- **Data under study**
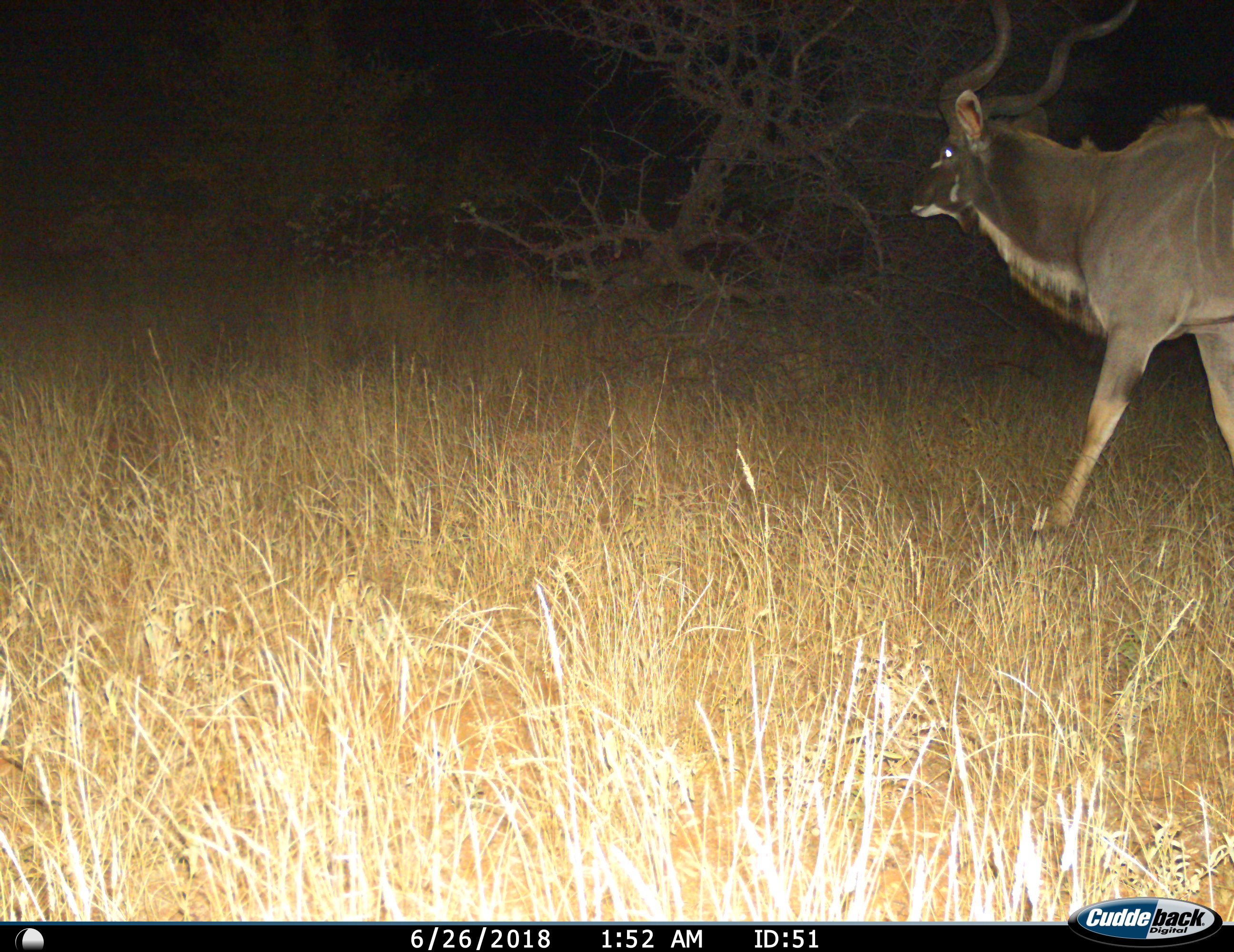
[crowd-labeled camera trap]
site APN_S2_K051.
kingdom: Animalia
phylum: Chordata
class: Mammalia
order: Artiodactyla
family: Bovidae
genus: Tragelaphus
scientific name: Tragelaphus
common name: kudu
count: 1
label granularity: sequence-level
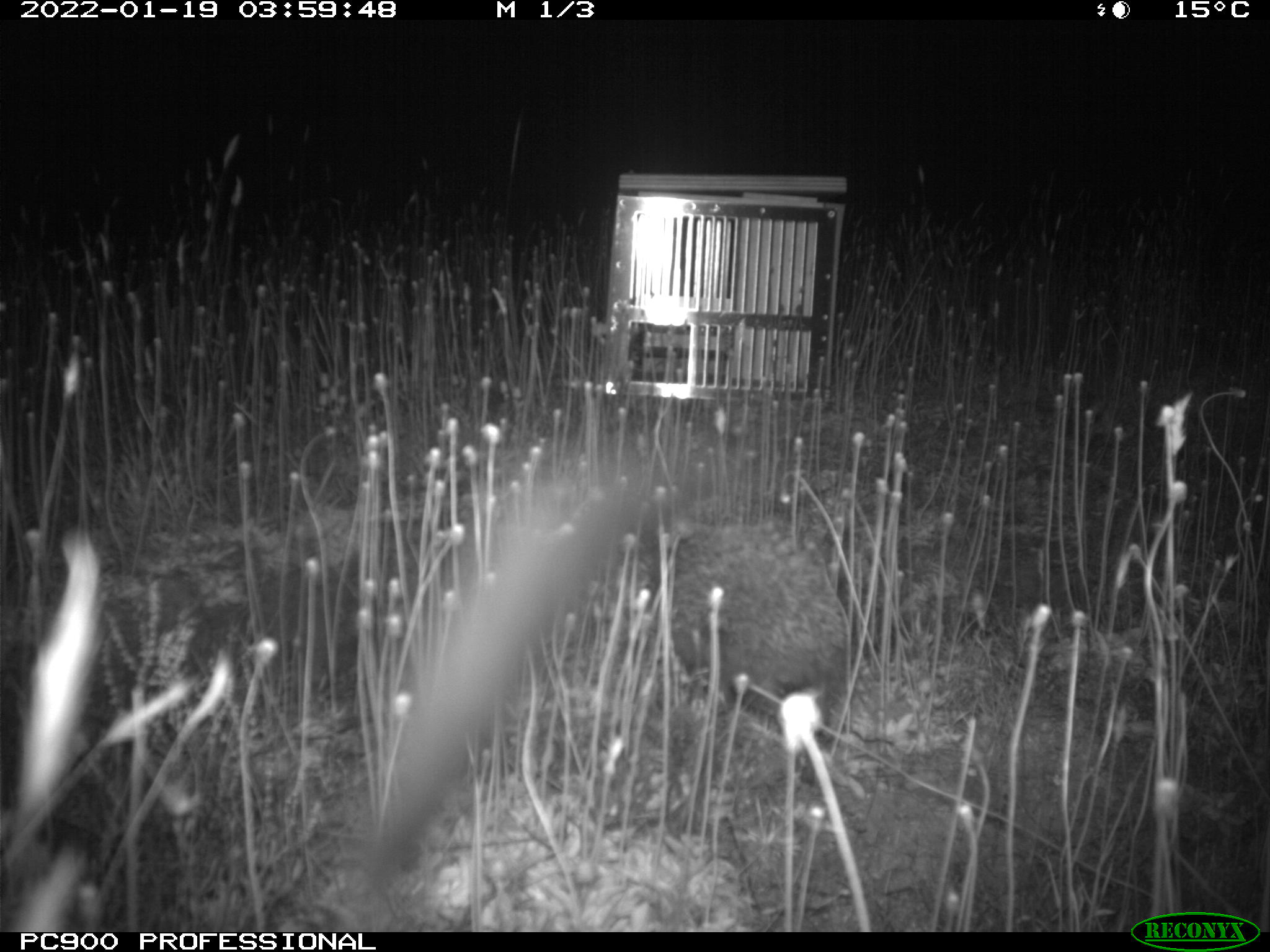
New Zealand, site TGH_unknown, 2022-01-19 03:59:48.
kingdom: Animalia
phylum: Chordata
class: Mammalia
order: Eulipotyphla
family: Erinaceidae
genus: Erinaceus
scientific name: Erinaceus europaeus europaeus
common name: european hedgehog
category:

- **Task instructions**
Using the listing above, set down exactly each line from the one containing "scientific name: Tragelaphus" through the final line, and leave out pictures.

- **Written solution**
scientific name: Tragelaphus
common name: kudu
count: 1
label granularity: sequence-level
New Zealand, site TGH_unknown, 2022-01-19 03:59:48.
kingdom: Animalia
phylum: Chordata
class: Mammalia
order: Eulipotyphla
family: Erinaceidae
genus: Erinaceus
scientific name: Erinaceus europaeus europaeus
common name: european hedgehog
category:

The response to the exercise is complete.